> [Task directions]
Skip any pictures. Repeat the data exactly, from its first line through the line that holds "Set Silhouette Tank", both included.

> [Collected material]
_ _ _ _ _
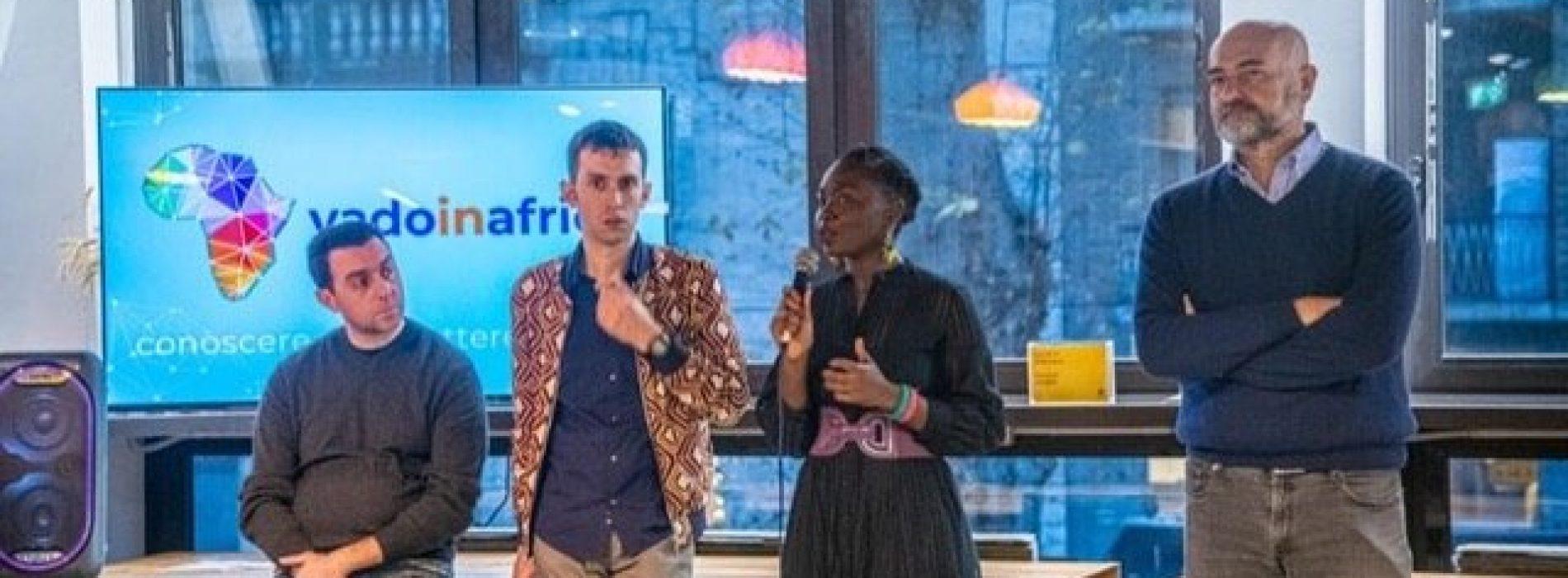 """Parte il """"Vado In Africa Summit"""", un'opportunità per le PMI italiane"""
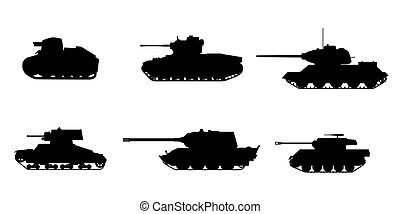 Set Silhouette Tank American German Britain Soviet French World War 2 icons. Military army machine war, weapon, battle symbol silhouette side view icon. Vector illustration isolated
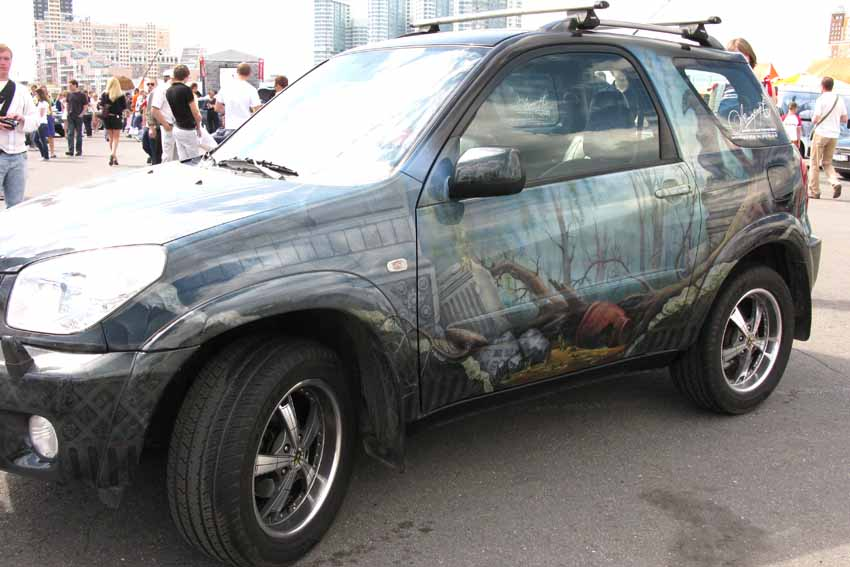 аэрография на авто москва фото и цены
_ _ _ _ _
> [Answer to this problem]
 """Parte il """"Vado In Africa Summit"""", un'opportunità per le PMI italiane"""
 Set Silhouette Tank American German Britain Soviet French World War 2 icons. Military army machine war, weapon, battle symbol silhouette side view icon. Vector illustration isolated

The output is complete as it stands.